*** Excerpt Section Begins ***

Can translate between 1600 languages.

Can't achieve subject-verb agreement in 1st sentence of their English abstract.

Advances made through No Language Left Behind (NLLB) have demonstrated that high-quality machine translation (MT) scale to 200 languages.

ks2048 1 day ago |

I'll be looking at this in detail. I've started a company to do similar things, https://6k.ai

I'm currently concentrating on better data gathering for low-resource languages.

When you look in detail at data like Common Crawl, finepdfs, and fineweb, (1) they are really lacking quality data sources if you know where to look, and (2) the sources they have are not processed "finely" enough (e.g. finepdfs classify each page of PDF as having a specific language, where-as many language learning sources have language pairs, etc.

djoldman 1 day ago |

Just spent a long time trying to find where you can download any of these weights.

Is it open weight? If so, why isn't there just a straight link to the models?

mrlonglong about 3 hours ago |

It can't even do decent Welsh to English translations.

garyclarke27 1 day ago |

They can translate 1600 languages, but they cannot do basic text formatting, where are the paragraphs?

pxtail 1 day ago |

Where are real, useful features, why in 2026 can't I get transcript of voice messages in my chat?

psychoslave 1 day ago |

That's a high count, but still a bit away from "Omni". Usual count is between 4k and 8k depending the source. But the first 1k might be the hardest, certainly.

ks2048 1 day ago |

Another interesting thing mentioned here is: BOUQuET: Benchmark and Open-initiative for Universal Quality Evaluation in Translation.

https://huggingface.co/spaces/facebook/bouquet

intended 1 day ago |

Didn’t research show that models get worse at translation the more languages get added in? The curse of multilinguality? Lauscher 2020?

It looks like meta found a way forward.

Reading meta’s abstract, it seems that they have found ways to improve the quality of the training data, and also new evaluation tools?

They are also saying that OMT-LLaMA does a better job at text generation than other baseline models.

asveikau about 19 hours ago |

They've come a long way since enabling Burmese genocide citing lack of available translations.

croes 1 day ago |

Off topic, since the AI craze MS‘ documentation translation has ridiculous errors like translating try catch keywords to "versuchen" and "fangen" for German pages

lzhgusapp about 17 hours ago |

[dead]

rowanseerwald 1 day ago |

[dead]

tempaccountabgd about 21 hours ago |

[dead]

ath3nd 1 day ago |

[dead]

true21733 5 days ago |

[dead]

bikeshaving 1 day ago |

I’m very wary of celebrating Meta’s language work when the company was credibly found to have contributed to the genocide against the Rohingya in Myanmar, and separately, to human rights abuses against Tigrayans during the conflict in northern Ethiopia. Be careful whose sins you’re laundering.

https://www.amnesty.org/en/latest/news/2025/02/meta-new-poli... https://www.amnesty.org/en/latest/news/2023/10/meta-failure-...

ks2048 1 day ago |

Meta released No Language Left Behind (NLLB) [1], I think in 2022. I wonder why this in not "NLLB 2.0"? These companies love introducing new names to confuse things

[1] https://ai.meta.com/research/no-language-left-behind/

*** Excerpt Section Ends ***
*** Data section Section Begins ***

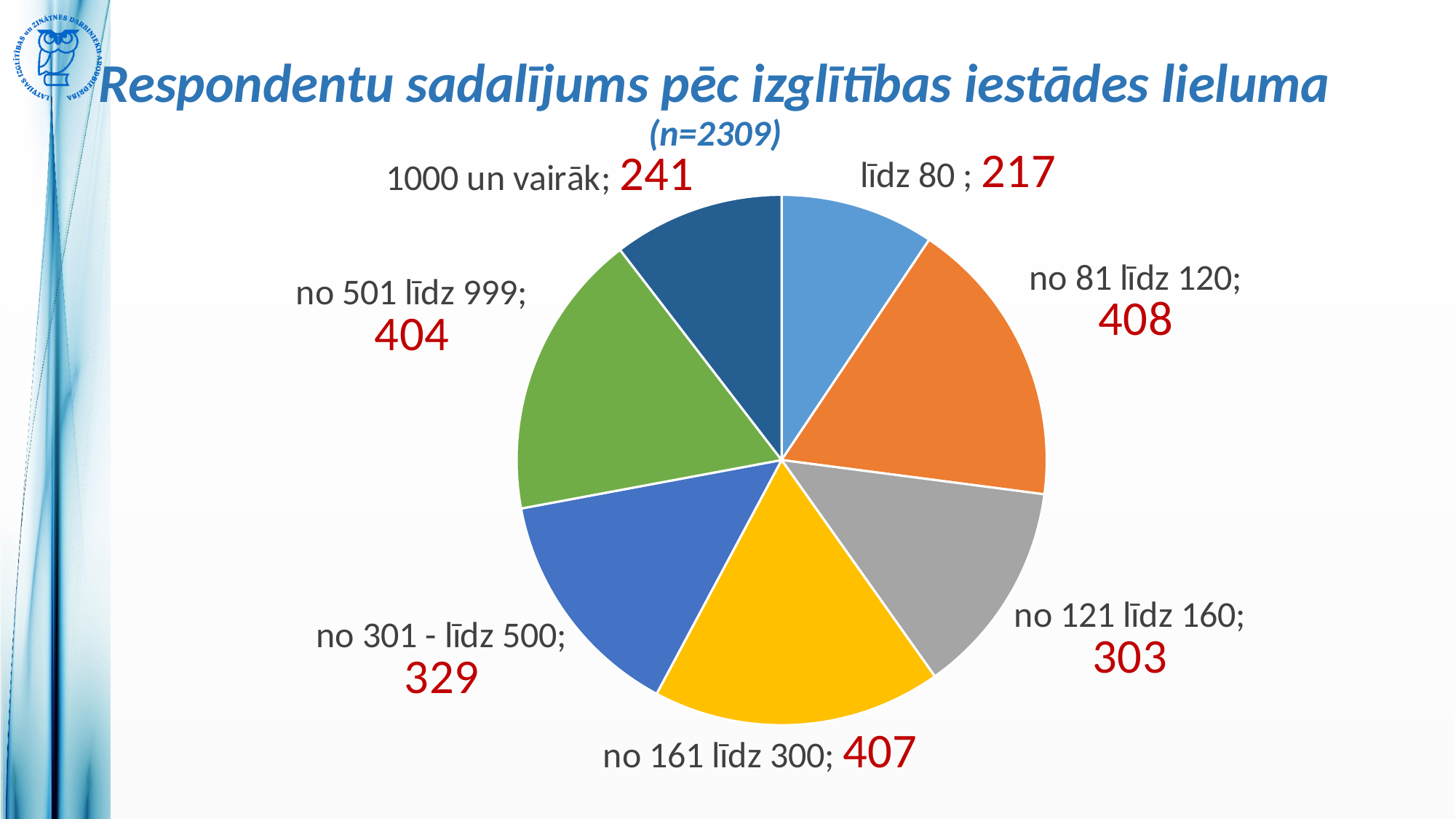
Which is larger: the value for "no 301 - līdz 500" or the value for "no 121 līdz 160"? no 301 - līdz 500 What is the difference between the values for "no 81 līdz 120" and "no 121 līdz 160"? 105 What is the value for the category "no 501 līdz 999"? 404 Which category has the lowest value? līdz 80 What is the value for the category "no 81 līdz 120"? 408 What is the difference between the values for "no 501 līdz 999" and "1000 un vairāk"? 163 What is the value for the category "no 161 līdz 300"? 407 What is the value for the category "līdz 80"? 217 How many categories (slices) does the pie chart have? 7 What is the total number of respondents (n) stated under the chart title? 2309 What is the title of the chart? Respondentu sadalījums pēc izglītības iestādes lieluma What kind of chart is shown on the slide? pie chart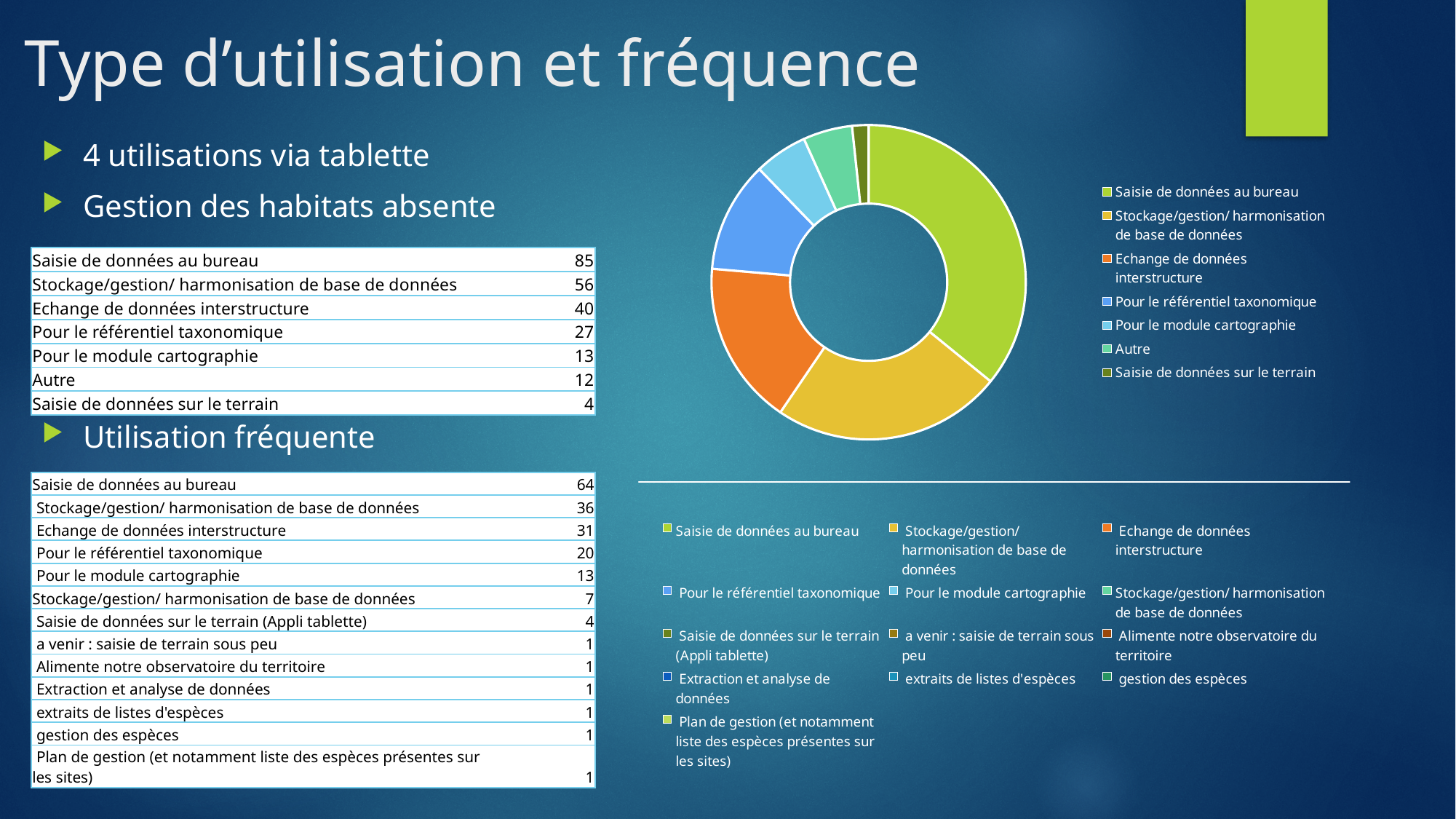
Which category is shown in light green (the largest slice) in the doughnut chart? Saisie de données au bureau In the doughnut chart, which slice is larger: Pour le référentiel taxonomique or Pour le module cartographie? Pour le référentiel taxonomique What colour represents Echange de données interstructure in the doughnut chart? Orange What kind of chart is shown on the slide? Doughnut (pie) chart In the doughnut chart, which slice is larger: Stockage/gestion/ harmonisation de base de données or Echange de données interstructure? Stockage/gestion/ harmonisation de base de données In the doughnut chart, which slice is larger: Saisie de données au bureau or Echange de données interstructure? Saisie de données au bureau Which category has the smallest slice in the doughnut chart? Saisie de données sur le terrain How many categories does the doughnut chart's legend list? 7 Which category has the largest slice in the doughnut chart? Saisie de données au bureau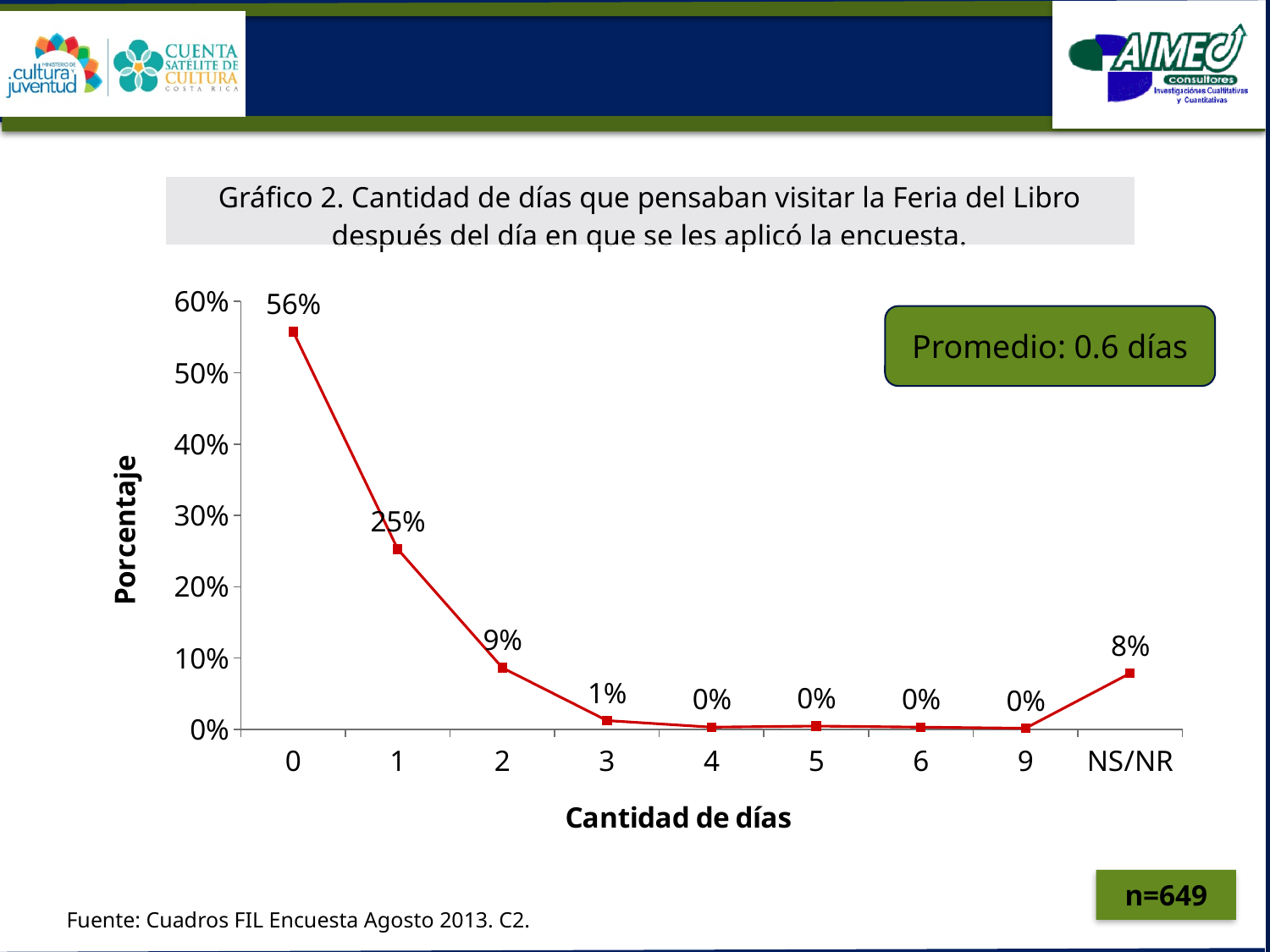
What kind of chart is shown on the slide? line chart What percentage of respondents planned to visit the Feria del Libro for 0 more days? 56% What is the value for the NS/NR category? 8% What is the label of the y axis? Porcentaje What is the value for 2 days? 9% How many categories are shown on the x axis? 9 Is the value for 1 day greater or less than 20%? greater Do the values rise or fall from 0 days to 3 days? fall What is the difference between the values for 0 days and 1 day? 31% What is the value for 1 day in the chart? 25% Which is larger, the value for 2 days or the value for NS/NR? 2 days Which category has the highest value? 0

*** Data section Section Ends ***

Instructions for the task: In the translation thread, please give what the name BOUQuET stands for.

Response: Benchmark and Open-initiative for Universal Quality Evaluation in Translation.